* Page text *
Air is sort of like water, but a lot less wet.  When there is a disturbance at some source point, like the sound and pressure of a pipe-bomb explosion or the faint sound of a pin dropping, that disturbance spreads in a “wave” from its starting point in all available directions in a sort of chain reaction.  A molecule of air next to the source pushes out on the molecule next to it, which pushes on the next one, and so forth billions of times, transmitting the pressure or sound across space until it is felt or heard some distance away.

Air is good at this, but far from perfect.  In the process or transmitting sound energy, for example, each molecule “absorbs” some small bit of that energy, and jostles its neighbor a little less hard than it was jostled itself.   Thus a very low-energy sound like a pin dropping gets “absorbed” in a very short distance and is inaudible across the room.   A nuclear explosion that incinerates half of Baltimore probably wouldn’t be heard by a farmer in Nebraska.  The louder a sound is, the more energy it has and the further it travels through air, but eventually it is absorbed by the compressing air or hits something solid (a wall, perhaps, or a giant mutant crustacean) and stops traveling.  How far it gets can be affected by barometric pressure and the type of sound it is, but technically the “loudness” of a sound in air decreases with the square of the distance from its source.  If you slept through high-school algebra, just remember this: the further a sound travels, the quicker it fades.  So if you want your sound to “fill the room” at a certain level, the output capability of your system must grow a lot faster than the dimensions of the room.

* Study questions *
A – Answer from the text on sound in air:
(i) What does a molecule of air next to the source push on?
(ii) Besides the type of sound, what can affect how far a sound gets?
(iii) Loudness in air decreases with what?
B – Write out everything from "Air is sort" down to "some distance away." in the text on sound in air, word for word.

* Data block *
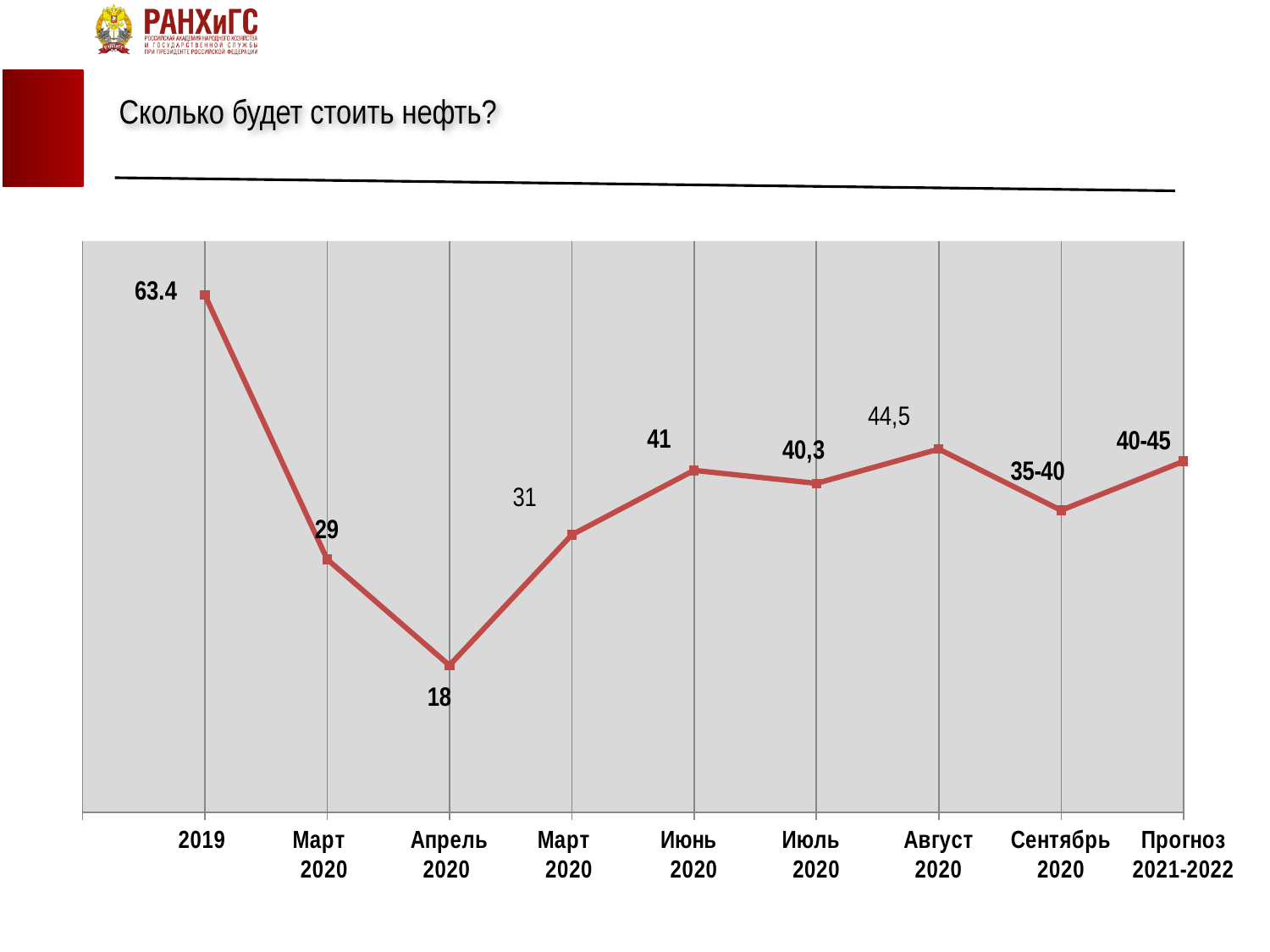
What is the difference between the value for 2019 and the value for Апрель 2020? 45.4 How many data points are plotted on the chart? 9 What is the value shown for Прогноз 2021-2022? 40-45 What is the value for Апрель 2020? 18 Which category has the lowest value? Апрель 2020 What is the value for Август 2020? 44,5 What is the title of the slide with the chart? Сколько будет стоить нефть? What is the value for Июль 2020? 40,3 Which category has the highest value? 2019 What is the value shown for Сентябрь 2020? 35-40 What is the value for 2019? 63.4 What type of chart is shown on the slide? line chart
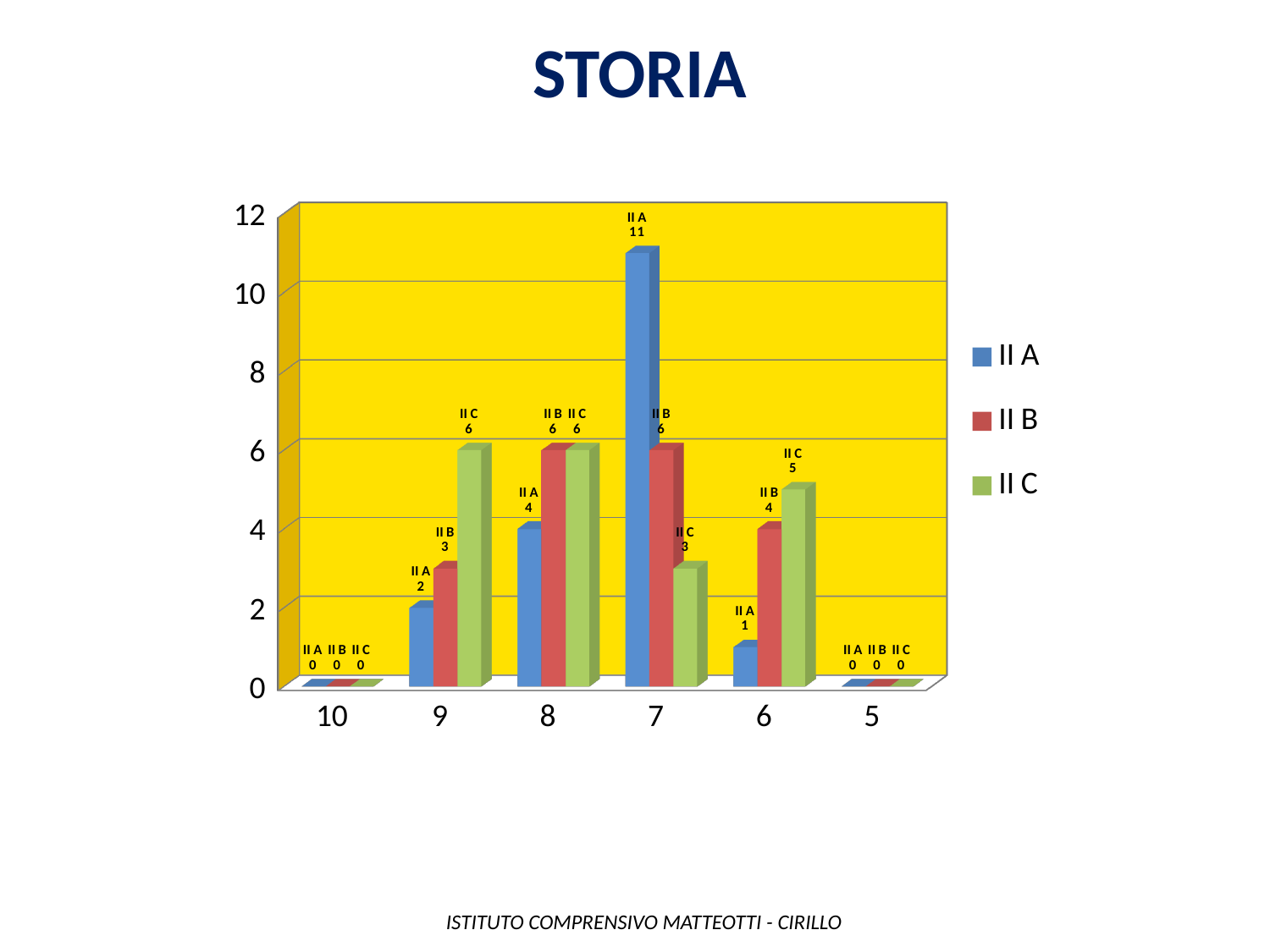
Which category has the highest value for II A? 7 What is the value for II A at category 7? 11 What is the total of II A, II B and II C at category 8? 16 What is the value for II B at category 6? 4 What is the value for II C at category 9? 6 How many series does the legend list? 3 How many categories are shown on the x axis? 6 Which category has the lowest value for II C among 9, 8, 7 and 6? 7 What kind of chart is shown? bar chart Which is larger at category 9: II B or II C? II C What is the difference between II A and II C at category 7? 8 What is the title of the chart? STORIA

* Answers given *
A –
(i) The molecule next to it.
(ii) Barometric pressure.
(iii) The square of the distance from its source.

B –
Air is sort of like water, but a lot less wet.  When there is a disturbance at some source point, like the sound and pressure of a pipe-bomb explosion or the faint sound of a pin dropping, that disturbance spreads in a “wave” from its starting point in all available directions in a sort of chain reaction.  A molecule of air next to the source pushes out on the molecule next to it, which pushes on the next one, and so forth billions of times, transmitting the pressure or sound across space until it is felt or heard some distance away.